Requirement — In the Swap Day article below, what position does Jane Henderson hold?

Page extract —
Pam Dudding, contributing writer
A small-town community seems to enjoy the closeness its surroundings allow. Craig County is one county that revels in that privilege.
On June 26, the New Castle Library hosted another “swap day.” They have discovered that people enjoy bringing items to swap, exchange or donate.
Many, from young to old, participated and seemed to all receive something of value to them.
It is said that Silas Templeton was intensely absorbed in a book on the hot Swap Day, as he is not the average nine-year-old that bounces from text message to text message. Templeton is on a long-distance journey, like a marathon runner.
“Those of us, who come to the library, seeking to discover new books, know that difference,” Jennifer Lovejoy, VP of Friends of the Library (FOL), shared. “A love of reading opens up a broader world of possibility, which is wonderful to see nurtured and sustained. The more books in the hands of readers, young and old, the happier we are as library volunteers.”
Later, by text, another teenager got his mother’s wish–list of books to bring home.
Carol King, the FOL Secretary and Dietitian at Catawba Hospital, set-up a table for the Catawba Hospital’s employment opportunities and said, “Overall, Swap Day was such good community interaction. I spoke with a young couple who were looking to relocate to this area and were happy to hear about employment opportunities. One local lady, who recently got her nursing degree, was excited about an employment opportunity closer to home.”
Jane Henderson, FOL Treasurer, shared, “For me, it was seeing someone excited about having free things available to them; especially a big chair that just did not fit in my new house and was perfect for someone else. I experience great energy and much joy during these community sharing events.”
The library porch became a gathering place for new and old residents as visitors from Roanoke and Martinsburg enjoyed its comfort.
“Local hospitality folks restocked their businesses with Craig County maps,” Lovejoy said. “Vehicles pulled in and opened up the back of their vans and offered their household extras for free adding to the variety of offerings from library volunteers.”
Kathi Toelke, a County Board Member, unloaded children’s toys and puzzles her family had outgrown and watched them get re-homed.
She also reconnected with new residents, the Templetons. “I had connected with the Templeton’s several times before, but Swap Day was an opportunity to introduce new community members to neighbors,” Toelke said. “I also love seeing kids get excited about free books. Another reward was watching things that had been a part of our household, get an opportunity to be appreciated by someone else, and witnessing their gratitude.”
“We are committed to continuing to provide this event,” they said. “We have discovered that Swap Day is valued by the community beyond free books. These events are vital to elevating our perception in the community.”

Data shown —
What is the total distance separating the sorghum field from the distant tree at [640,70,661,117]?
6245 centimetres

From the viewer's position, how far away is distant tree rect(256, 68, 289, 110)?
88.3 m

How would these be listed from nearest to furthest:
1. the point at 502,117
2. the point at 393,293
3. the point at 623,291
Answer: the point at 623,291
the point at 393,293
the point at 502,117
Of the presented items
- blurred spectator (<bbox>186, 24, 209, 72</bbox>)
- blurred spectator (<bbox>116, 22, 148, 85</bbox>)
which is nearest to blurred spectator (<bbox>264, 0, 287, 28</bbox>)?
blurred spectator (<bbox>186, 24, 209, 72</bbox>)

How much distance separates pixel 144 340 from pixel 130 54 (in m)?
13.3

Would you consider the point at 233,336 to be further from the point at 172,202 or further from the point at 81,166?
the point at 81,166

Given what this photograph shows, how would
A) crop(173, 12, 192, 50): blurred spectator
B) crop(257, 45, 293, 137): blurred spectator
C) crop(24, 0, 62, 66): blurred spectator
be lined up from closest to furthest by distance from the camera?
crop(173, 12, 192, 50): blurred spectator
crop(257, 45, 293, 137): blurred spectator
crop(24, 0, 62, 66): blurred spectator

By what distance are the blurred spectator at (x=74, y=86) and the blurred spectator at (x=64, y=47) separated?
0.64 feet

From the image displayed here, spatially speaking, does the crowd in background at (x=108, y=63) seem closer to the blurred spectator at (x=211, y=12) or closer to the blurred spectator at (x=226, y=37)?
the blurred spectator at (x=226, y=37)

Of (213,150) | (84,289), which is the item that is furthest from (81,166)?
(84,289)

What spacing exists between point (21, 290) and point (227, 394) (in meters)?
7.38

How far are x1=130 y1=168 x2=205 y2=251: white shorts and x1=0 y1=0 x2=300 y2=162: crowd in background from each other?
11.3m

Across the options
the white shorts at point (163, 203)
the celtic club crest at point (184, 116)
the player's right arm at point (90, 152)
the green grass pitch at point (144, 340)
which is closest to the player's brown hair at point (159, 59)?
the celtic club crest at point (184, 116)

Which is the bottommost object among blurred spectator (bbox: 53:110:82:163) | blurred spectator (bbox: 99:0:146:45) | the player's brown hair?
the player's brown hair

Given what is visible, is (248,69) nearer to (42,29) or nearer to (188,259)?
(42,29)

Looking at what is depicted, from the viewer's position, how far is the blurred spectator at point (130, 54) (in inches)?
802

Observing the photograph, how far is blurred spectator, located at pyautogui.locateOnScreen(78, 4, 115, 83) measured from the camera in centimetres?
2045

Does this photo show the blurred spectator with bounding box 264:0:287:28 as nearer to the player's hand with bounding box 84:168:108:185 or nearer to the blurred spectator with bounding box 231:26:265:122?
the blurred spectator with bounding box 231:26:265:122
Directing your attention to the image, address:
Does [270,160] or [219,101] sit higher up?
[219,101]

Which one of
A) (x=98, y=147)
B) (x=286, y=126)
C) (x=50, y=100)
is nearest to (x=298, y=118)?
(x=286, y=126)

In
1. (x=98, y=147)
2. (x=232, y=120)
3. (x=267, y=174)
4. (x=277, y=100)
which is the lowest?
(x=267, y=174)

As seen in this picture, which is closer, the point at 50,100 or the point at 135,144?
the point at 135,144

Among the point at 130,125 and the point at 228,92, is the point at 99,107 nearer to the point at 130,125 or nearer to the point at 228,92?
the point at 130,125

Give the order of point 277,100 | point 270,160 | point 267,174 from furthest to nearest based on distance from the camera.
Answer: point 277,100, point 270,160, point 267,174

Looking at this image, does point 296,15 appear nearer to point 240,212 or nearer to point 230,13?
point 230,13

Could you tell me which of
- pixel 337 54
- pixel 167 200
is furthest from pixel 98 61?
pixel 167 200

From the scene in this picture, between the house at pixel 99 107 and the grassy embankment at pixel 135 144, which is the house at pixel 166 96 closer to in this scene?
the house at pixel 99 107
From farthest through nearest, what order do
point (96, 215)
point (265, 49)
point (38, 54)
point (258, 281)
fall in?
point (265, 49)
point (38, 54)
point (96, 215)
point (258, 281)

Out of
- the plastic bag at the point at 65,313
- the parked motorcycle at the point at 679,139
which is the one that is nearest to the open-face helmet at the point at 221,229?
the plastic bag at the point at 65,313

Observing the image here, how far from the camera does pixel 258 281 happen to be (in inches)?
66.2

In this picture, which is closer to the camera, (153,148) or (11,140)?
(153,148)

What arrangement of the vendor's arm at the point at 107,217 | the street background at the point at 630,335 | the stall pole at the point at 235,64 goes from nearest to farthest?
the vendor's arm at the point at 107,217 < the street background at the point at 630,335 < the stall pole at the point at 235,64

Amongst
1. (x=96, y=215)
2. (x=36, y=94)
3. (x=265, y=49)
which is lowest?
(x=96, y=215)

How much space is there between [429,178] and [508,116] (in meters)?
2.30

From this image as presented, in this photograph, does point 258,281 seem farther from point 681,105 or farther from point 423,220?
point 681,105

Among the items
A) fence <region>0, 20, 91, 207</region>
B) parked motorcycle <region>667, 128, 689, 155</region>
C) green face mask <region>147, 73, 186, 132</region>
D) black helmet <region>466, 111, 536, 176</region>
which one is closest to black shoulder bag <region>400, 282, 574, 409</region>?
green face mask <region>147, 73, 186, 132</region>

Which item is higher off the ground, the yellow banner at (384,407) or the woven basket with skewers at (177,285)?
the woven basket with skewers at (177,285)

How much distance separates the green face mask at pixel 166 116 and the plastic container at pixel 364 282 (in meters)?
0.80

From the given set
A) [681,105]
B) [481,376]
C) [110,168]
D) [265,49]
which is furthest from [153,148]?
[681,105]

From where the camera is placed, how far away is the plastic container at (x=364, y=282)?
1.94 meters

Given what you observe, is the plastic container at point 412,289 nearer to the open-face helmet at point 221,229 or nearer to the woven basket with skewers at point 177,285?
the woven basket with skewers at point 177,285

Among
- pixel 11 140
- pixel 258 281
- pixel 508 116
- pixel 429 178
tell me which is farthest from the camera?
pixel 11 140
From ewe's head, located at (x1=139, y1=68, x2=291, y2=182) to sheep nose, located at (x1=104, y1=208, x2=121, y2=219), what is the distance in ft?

Written reply — She is the Friends of the Library (FOL) Treasurer.